Some may be wondering what that “Pathfinder” picture is doing up there. It’s actually a segue to get from “the creator of D&D” to “the current state of the art” (yeah, I know D&D 4e is coming soon, let’s not nitpick here). Pathfinder is Paizo’s new… magazine/adventure module thingy, and it’s really, really good. They are publishing adventure campaigns in six installments (one per month), as a linked series of adventures. The first one (Rise of the Runelords) has just finished, and the new sequence (Curse of the Crimson Throne) will ship the first installment this month. The writing and plotting is very good (for D&D, at least), the production values are excellent, and most importantly: Paizo really gets it with this “Internet” thing. They offer subscriptions, where you are shipped the “magazine” each month and you also get a “free” PDF of the issue downloadable online the moment it ships. They have a ton of web support material, their web store works great, and in general they combine traditional print and new PDF+web technologies in a very competent way. Oh, and I probably need to mention the production values again, just for emphasis; the art rocks and the whole thing is just slick.

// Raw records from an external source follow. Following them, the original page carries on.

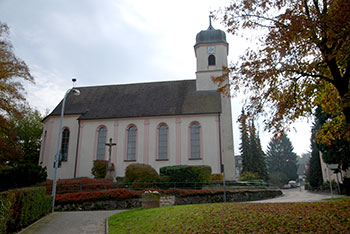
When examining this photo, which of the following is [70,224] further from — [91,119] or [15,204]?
[91,119]

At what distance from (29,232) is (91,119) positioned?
2000 cm

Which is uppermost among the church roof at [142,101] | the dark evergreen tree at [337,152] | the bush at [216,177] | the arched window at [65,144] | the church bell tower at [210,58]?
the church bell tower at [210,58]

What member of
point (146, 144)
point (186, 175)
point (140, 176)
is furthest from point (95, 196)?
point (146, 144)

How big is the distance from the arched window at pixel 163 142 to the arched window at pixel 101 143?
572 centimetres

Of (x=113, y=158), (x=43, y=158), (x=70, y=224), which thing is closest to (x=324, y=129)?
(x=70, y=224)

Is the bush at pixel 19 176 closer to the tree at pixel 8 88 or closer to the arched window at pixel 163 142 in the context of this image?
the tree at pixel 8 88

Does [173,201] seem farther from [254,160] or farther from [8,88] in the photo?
[254,160]

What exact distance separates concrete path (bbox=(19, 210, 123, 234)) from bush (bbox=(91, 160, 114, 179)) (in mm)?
11984

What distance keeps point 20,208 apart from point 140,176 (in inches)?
428

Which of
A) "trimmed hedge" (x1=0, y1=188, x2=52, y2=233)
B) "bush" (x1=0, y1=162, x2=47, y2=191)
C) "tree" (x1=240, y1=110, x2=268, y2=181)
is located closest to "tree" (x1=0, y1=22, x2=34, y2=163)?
"bush" (x1=0, y1=162, x2=47, y2=191)

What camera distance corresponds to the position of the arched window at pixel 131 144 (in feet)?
92.7

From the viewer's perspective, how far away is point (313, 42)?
944cm

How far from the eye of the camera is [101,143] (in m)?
29.3

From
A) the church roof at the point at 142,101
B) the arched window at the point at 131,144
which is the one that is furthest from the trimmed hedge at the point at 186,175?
the church roof at the point at 142,101
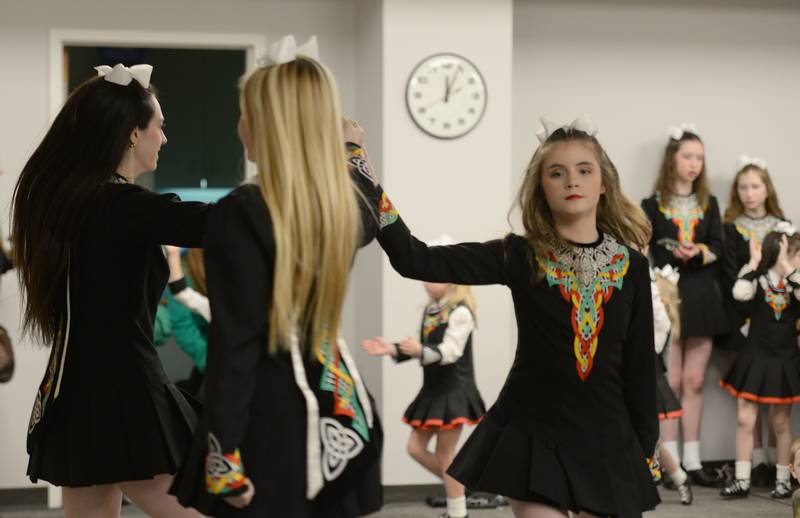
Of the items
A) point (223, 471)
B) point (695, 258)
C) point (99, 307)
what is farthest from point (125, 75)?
point (695, 258)

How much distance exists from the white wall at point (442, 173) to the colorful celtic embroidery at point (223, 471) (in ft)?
12.3

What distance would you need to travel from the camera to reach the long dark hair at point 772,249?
18.9 feet

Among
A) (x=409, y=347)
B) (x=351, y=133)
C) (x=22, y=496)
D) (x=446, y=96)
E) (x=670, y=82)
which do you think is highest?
(x=670, y=82)

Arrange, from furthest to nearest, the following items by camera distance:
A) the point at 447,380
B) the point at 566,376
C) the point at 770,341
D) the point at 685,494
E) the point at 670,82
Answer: the point at 670,82 < the point at 770,341 < the point at 685,494 < the point at 447,380 < the point at 566,376

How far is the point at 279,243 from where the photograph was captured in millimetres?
2053

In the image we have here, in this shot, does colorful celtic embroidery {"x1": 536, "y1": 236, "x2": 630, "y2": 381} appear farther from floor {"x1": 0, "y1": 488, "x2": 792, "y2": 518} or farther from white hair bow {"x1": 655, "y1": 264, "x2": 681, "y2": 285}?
white hair bow {"x1": 655, "y1": 264, "x2": 681, "y2": 285}

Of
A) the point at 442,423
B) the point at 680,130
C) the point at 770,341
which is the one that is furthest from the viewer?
the point at 680,130

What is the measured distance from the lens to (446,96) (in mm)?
5801

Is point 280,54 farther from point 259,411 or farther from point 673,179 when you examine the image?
point 673,179

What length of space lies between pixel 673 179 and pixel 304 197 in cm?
457

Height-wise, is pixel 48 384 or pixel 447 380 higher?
A: pixel 48 384

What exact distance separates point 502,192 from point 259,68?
12.5 ft

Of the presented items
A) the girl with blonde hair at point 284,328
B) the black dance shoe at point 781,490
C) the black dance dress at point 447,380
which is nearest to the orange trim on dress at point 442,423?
the black dance dress at point 447,380

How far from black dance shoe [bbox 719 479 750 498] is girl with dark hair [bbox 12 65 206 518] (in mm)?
4031
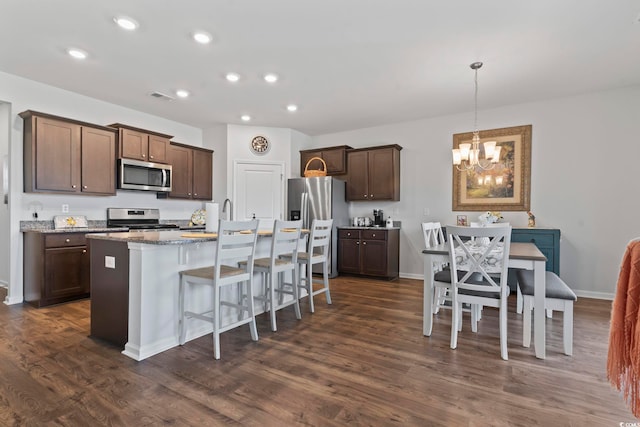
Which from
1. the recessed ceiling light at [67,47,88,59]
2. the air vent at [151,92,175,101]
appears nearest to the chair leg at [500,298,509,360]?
the recessed ceiling light at [67,47,88,59]

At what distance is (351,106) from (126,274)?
11.8 ft

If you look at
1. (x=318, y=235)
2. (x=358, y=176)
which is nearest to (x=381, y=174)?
(x=358, y=176)

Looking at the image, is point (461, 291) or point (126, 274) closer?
point (126, 274)

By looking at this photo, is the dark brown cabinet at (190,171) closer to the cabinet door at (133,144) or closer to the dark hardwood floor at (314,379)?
the cabinet door at (133,144)

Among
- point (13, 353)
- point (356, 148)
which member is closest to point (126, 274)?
point (13, 353)

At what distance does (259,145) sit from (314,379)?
4.52m

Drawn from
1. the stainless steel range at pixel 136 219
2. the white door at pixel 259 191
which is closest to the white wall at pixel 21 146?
the stainless steel range at pixel 136 219

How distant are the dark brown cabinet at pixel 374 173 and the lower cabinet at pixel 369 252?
25.2 inches

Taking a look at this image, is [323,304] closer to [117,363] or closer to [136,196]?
[117,363]

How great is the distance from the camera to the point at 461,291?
2.59 m

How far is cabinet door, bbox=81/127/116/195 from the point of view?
13.3 feet

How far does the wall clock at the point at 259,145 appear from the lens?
5760 mm

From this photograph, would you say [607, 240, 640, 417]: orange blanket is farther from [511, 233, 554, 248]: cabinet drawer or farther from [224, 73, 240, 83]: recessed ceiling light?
[224, 73, 240, 83]: recessed ceiling light

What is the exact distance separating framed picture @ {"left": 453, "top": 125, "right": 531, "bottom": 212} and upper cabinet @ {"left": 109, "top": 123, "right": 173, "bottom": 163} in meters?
4.62
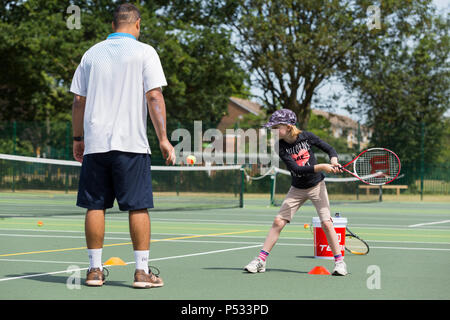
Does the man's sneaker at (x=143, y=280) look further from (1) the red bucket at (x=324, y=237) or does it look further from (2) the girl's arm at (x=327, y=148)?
(1) the red bucket at (x=324, y=237)

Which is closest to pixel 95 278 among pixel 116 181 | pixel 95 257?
pixel 95 257

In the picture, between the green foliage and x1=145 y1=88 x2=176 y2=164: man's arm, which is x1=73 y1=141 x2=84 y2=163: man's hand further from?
the green foliage

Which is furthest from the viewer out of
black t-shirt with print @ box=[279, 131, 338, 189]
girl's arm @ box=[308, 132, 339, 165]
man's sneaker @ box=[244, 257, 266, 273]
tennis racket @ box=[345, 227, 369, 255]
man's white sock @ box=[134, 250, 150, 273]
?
tennis racket @ box=[345, 227, 369, 255]

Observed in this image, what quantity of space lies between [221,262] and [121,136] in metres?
2.63

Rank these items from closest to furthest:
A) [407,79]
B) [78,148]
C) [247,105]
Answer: [78,148]
[407,79]
[247,105]

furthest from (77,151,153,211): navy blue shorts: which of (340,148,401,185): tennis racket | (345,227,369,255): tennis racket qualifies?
(340,148,401,185): tennis racket

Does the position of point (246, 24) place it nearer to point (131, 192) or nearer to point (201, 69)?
point (201, 69)

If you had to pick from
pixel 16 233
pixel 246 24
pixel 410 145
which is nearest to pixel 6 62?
pixel 246 24

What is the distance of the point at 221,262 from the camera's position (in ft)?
27.0

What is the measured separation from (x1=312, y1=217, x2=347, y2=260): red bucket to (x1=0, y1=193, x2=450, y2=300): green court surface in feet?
0.41

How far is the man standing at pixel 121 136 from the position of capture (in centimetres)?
602

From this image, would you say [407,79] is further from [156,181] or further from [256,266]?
[256,266]

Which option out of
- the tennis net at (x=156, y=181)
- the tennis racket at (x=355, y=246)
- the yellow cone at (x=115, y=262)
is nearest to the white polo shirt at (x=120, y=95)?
the yellow cone at (x=115, y=262)

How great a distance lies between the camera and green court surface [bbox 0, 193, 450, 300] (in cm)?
596
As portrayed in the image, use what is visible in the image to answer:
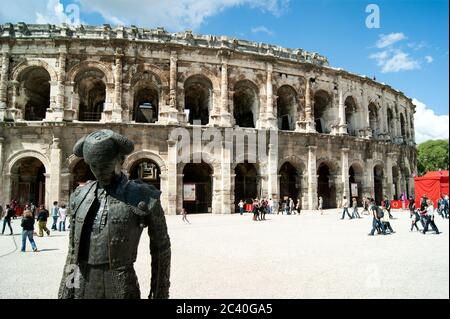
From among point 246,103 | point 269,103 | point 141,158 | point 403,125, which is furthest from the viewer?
point 403,125

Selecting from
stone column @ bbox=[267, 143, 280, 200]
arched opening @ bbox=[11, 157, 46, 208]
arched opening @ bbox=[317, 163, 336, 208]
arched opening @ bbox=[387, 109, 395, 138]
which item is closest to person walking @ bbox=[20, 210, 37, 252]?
arched opening @ bbox=[11, 157, 46, 208]

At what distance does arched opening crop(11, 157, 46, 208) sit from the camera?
52.4ft

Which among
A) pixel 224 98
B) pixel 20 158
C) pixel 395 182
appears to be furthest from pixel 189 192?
pixel 395 182

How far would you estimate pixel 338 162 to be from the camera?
1983 cm

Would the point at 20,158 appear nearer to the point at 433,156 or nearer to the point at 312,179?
the point at 312,179

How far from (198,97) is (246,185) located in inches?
266

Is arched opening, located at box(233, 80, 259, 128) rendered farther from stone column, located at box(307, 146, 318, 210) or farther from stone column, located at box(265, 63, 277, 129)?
stone column, located at box(307, 146, 318, 210)

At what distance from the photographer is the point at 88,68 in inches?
645

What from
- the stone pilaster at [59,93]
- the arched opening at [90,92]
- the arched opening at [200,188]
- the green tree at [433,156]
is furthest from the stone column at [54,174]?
the green tree at [433,156]

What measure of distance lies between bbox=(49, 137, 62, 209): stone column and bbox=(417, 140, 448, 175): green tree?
148 ft

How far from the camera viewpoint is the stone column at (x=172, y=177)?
628 inches

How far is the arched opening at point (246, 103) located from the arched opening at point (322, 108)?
192 inches

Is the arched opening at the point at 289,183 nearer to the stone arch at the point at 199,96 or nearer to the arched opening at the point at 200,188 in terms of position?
the arched opening at the point at 200,188

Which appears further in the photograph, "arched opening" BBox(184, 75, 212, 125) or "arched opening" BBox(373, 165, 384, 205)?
"arched opening" BBox(373, 165, 384, 205)
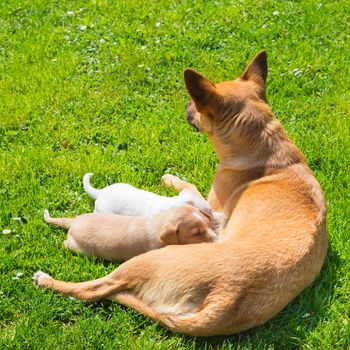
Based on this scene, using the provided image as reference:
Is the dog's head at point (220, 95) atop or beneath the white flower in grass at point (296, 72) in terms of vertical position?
atop

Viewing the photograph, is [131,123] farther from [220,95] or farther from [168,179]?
[220,95]

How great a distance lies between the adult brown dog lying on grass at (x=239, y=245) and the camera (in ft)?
13.4

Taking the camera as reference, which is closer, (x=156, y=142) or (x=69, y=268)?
(x=69, y=268)

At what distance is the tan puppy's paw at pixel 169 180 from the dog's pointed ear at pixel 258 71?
1.10 metres

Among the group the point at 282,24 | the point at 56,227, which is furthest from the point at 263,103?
the point at 282,24

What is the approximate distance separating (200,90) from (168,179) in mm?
1184

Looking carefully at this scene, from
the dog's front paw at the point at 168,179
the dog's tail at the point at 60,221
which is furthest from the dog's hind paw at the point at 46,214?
the dog's front paw at the point at 168,179

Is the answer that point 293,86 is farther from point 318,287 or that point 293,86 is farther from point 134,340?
point 134,340

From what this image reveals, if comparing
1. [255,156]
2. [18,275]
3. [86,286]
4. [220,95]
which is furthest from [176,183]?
[18,275]

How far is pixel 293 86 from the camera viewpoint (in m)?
7.14

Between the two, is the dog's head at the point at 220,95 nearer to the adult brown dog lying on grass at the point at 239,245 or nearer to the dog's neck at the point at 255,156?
the adult brown dog lying on grass at the point at 239,245

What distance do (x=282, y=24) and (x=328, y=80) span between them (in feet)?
4.26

I was so impressed with Pathfinder that I subscribed to it, even though I don’t play D&D and don’t intend to. Why? Partly because I simply like reading the stuff, partly because I like to support companies that are doing “smart” things (in my opinion, at least), and partly because I can maybe use some of this stuff with some other (better!) ruleset – Burning Wheel, Reign, whatever.

So, though the basic game is still the same “kill monsters, get loot and exp” at the core, it has come a long way. The plots are a lot more complex, the societies depicted are at least vaguely realistic instead of the bad ol’ “30x30 room with 3 red dragons” crap. D&D has evolved, and is evolving; probably because the core players have gotten both older and more sophisticated.

The pen&paper rpg hobby is a tiny niche one. The model railroad hobby is huge by comparison, and it’s still a niche hobby. Also, the field is extremely fragmented, and blessed/cursed by tons of excellent games, all competing for a very limited amount of customer cash. From a customer viewpoint it’s great, of course, but for companies… not so much.

What are the implications of this? First, don’t get into this business and expect to make lots of money. Ain’t gonna happen. You can make a living and reasonable profit if you’re good, but it’s hard going and you’re going against some extremely talented people. Second, companies and gaming will have to evolve – the traditional book publishing model, with huge minimum print runs etc, is extremely problematic for a hobby like this. Better use of new technologies, more hybrid use of pen&paper + computers, more PDF and print-on-demand publishing… there are options, and the smart guys out there are exploring them. Unlike some doom-mongers, I don’t believe the hobby is dying – far from it. I do believe that it is slowly changing, though, and that this change is a good thing.

We’ve come a long way from A Keep on the Borderlands. And that’s a wonderful thing.